[Start of Source]

Algorithmia Blog

Hardware for Machine Learning

https://www.anandtech.com/show/10864/discrete-desktop-gpu-market-trends-q3-2016

If you’re trying to create value in your company through machine learning, you need to be using the best hardware for the task. With CPUs, GPUs, ASICs, and TPUs, things can get kind of confusing.

For most of computing history there was only one type of processor. But the growth of deep learning has led to two new entrants into the field: GPUs and ASICs. This post will walk through the different types of compute chips, where they’re available, and which ones are the best to boost your performance.

Overview and Introduction

Chips are integral to your computer because they’re the brain: processors deal with all of the instructions that other hardware and software throw around. When we’re talking specifically about machine learning, the processor has the role of executing the logic in a given algorithm. If we’re performing Gradient Descent to optimize the cost function, the processing unit is directing and executing it. That means running the basic mathematical computations (matrix multiplication) that drive the algorithm.

The CPU (Central Processing Unit)

The OG processing unit is the CPU, which was first developed by Intel in the early 1970s (pictured below).

As time went on, CPUs grew in speed and capability. For some context, according to Computer Hope, “the first microprocessor was the Intel 4004 that was released on 15 November 1971, and had 2,300 transistors and performed 60,000 operations per second. The Intel Pentium processor has 3,300,000 transistors and performs around 188,000,000 instructions per second.”

http://www.singularity.com/charts/page61.html

Most processors were designed with one core (one CPU), which meant it could only perform one operation at once. IBM released the first dual-core processor in 2001, which was able to “focus” on two tasks at once. Since then, more and more CPUs have been crammed into microprocessors: some modern supercomputers can have more than 40.

Even with recent advances, the fact remains that most computers only have a few cores at most. CPUs are designed for complex computations: they’re very good at rapidly parsing through a detailed and intertwined set of commands. And for most of the tasks a computer needs to do, like swimming aimlessly through a sea of Chrome tabs, that’s exactly what you want. But with machine learning, things can get a bit different.

Machine Learning Poses a New Type of Challenge for Processing

The strength of the CPU is executing a few complex operations very efficiently, and machine learning presents the opposite challenge. Most of the computation in the training process is matrix multiplication, which is a simple but broad task—the calculations are very small and easy, but there are a ton of them. Effectively, the CPU is often overpowered but understaffed.

Advances in data storage are some of the major drivers of the explosion of machine learning over the past decade, and they’ve also compounded this problem. Today we’re training algorithms on more data than ever before, which means more and more small calculations that max out our CPUs.

[End of Source]

- _Stated exercise 1_: Decide whether each statement agrees with the post on machine learning hardware: (a) IBM released the first dual-core processor in 2001; (b) the Intel 4004 had 3,300,000 transistors; (c) the CPU's strength is executing many simple operations at once. For each, answer yes or no and quote the words from the post that settle it.
- _Stated exercise 2_: List every kind of processing chip that the post on machine learning hardware names by an abbreviation.
The material that comes next stands apart from the post on machine learning hardware.

[Start of Material provided]

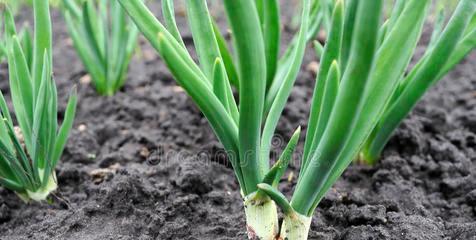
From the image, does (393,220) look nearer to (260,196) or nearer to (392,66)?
(260,196)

[End of Material provided]

- _Answer 1_:
(a) Yes: "IBM released the first dual-core processor in 2001"
(b) No: "had 2,300 transistors"
(c) No: "The strength of the CPU is executing a few complex operations very efficiently"

- _Answer 2_: CPUs, GPUs, ASICs, TPUs